Dataset excerpts

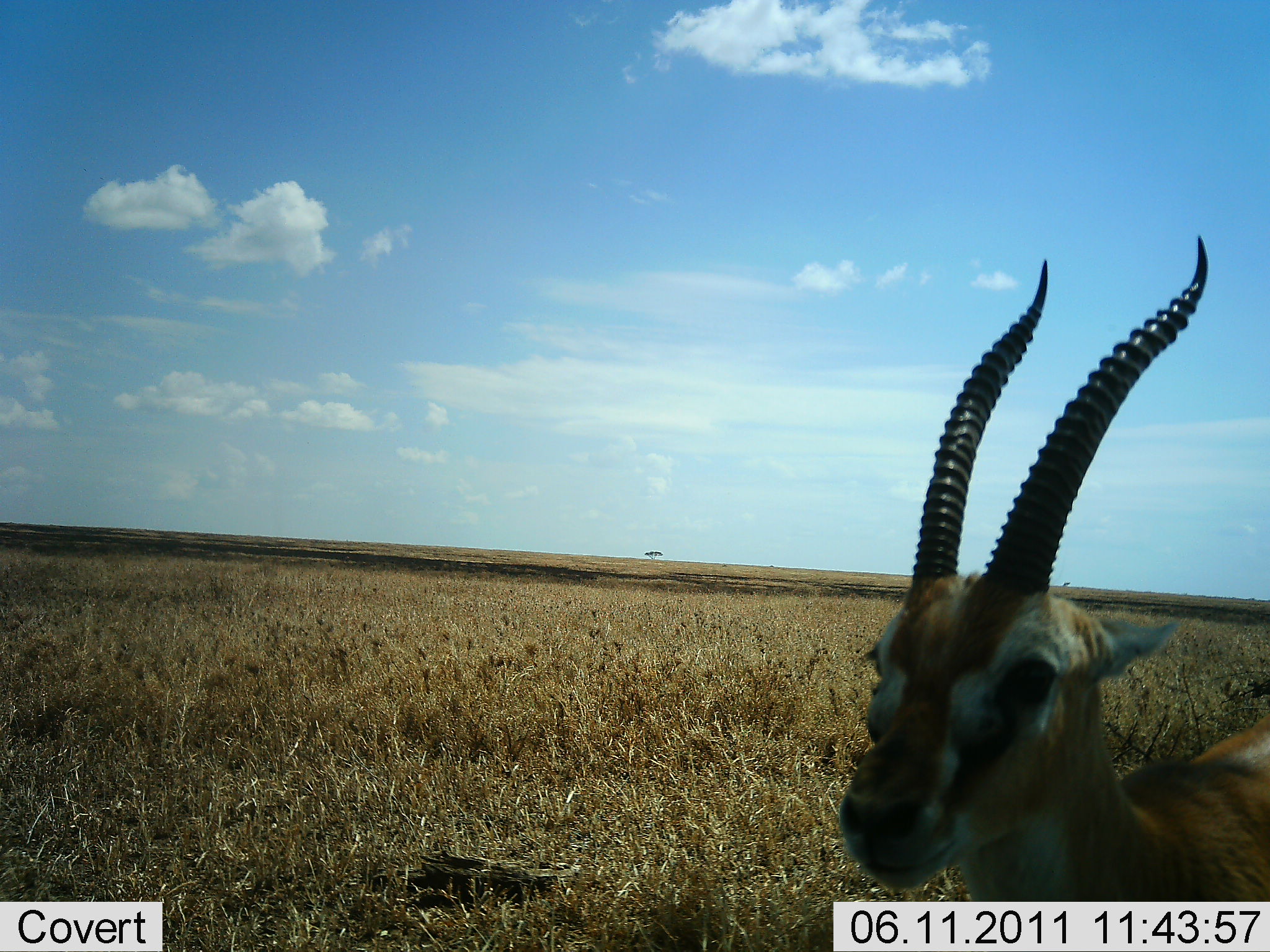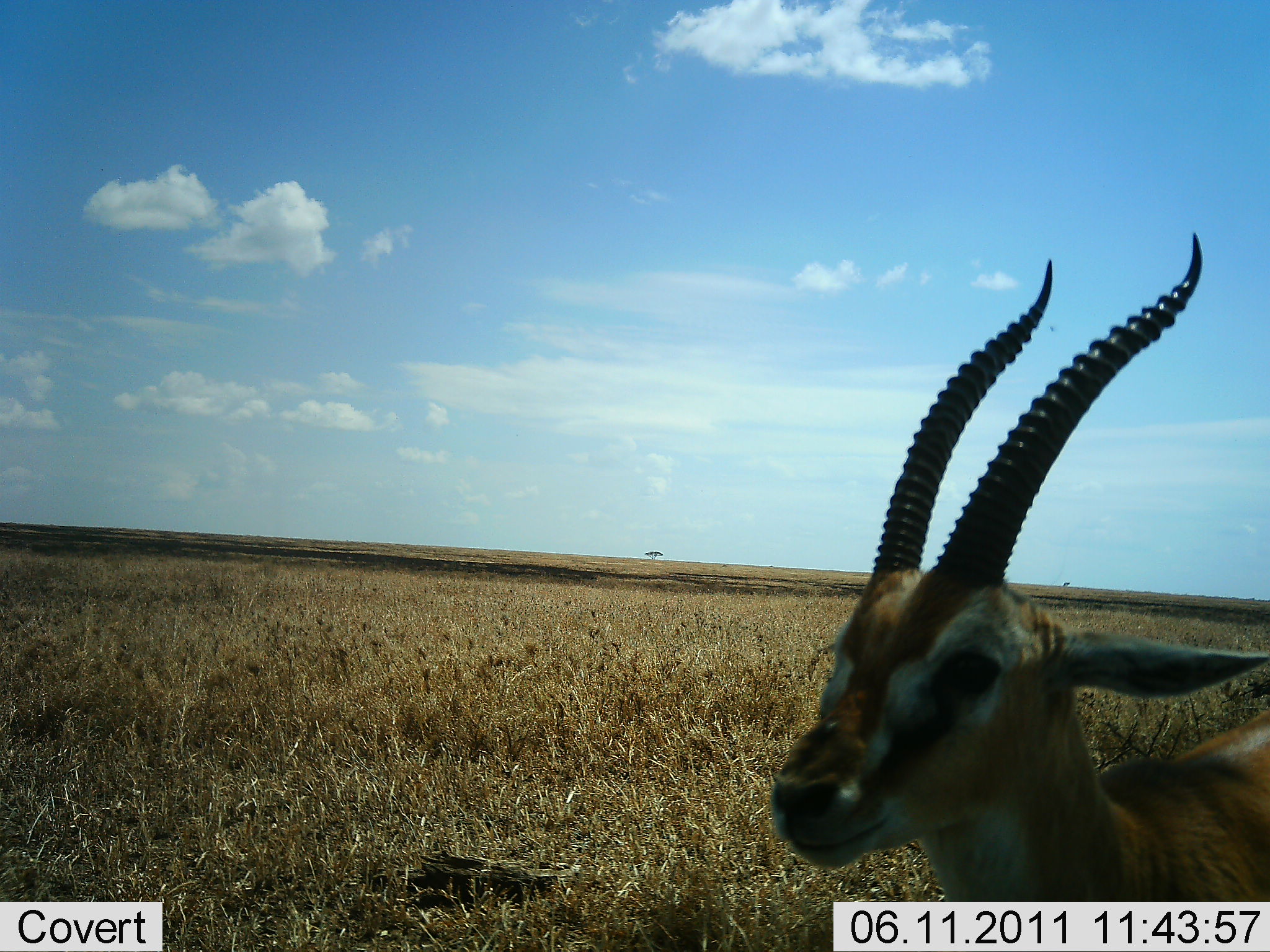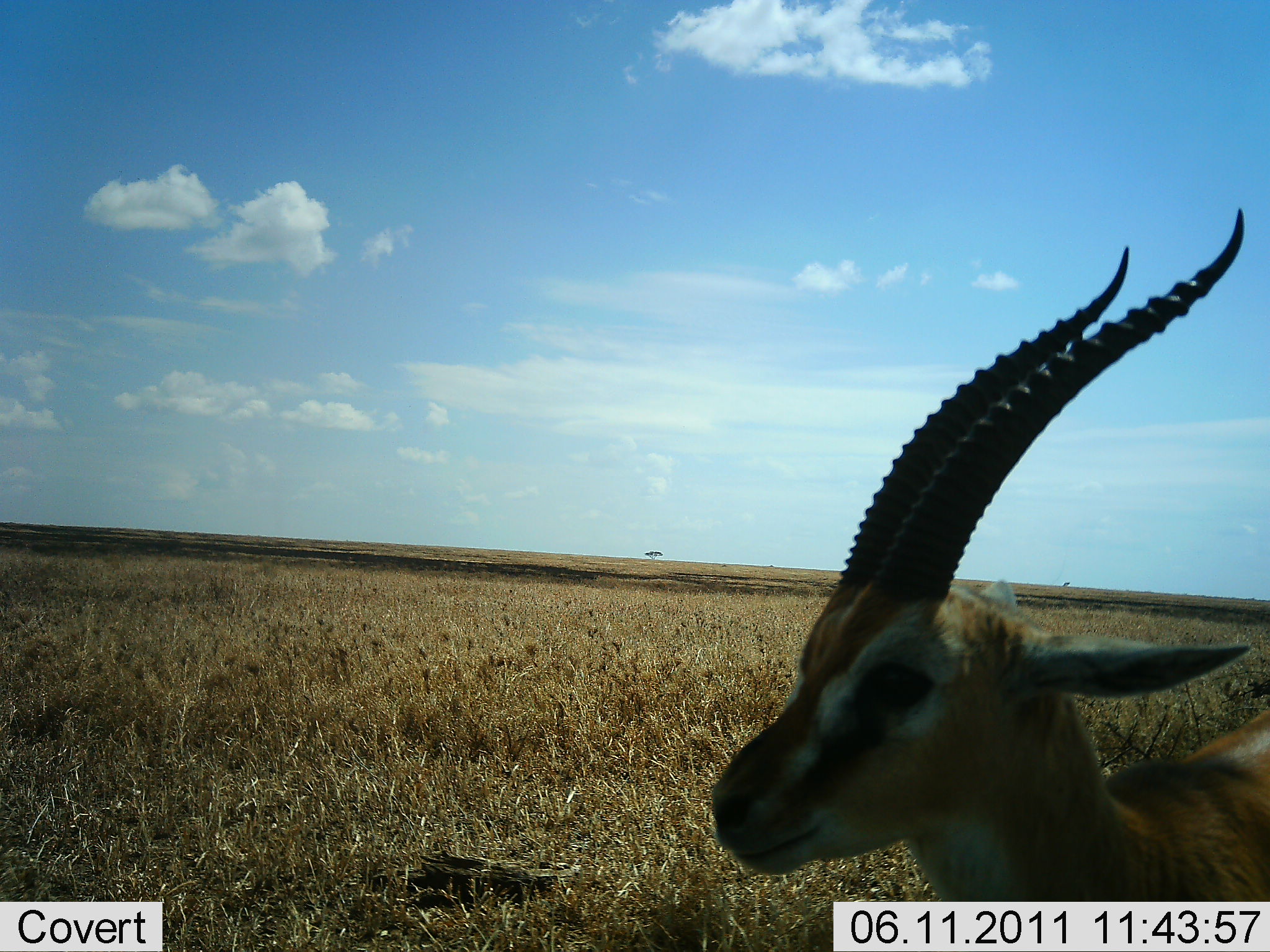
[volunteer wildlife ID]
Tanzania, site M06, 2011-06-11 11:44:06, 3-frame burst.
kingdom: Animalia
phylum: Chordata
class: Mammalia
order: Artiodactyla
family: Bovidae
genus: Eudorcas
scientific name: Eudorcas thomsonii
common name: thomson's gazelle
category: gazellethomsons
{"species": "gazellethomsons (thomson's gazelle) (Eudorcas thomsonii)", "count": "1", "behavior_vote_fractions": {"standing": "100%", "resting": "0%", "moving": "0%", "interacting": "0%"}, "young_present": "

WHAT THE EXERCISE ASKS: Leave the pictures out, and transcribe each of the records exactly.

SOLVED EXERCISE:
[volunteer wildlife ID]
Tanzania, site M06, 2011-06-11 11:44:06, 3-frame burst.
kingdom: Animalia
phylum: Chordata
class: Mammalia
order: Artiodactyla
family: Bovidae
genus: Eudorcas
scientific name: Eudorcas thomsonii
common name: thomson's gazelle
category: gazellethomsons
{"species": "gazellethomsons (thomson's gazelle) (Eudorcas thomsonii)", "count": "1", "behavior_vote_fractions": {"standing": "100%", "resting": "0%", "moving": "0%", "interacting": "0%"}, "young_present": "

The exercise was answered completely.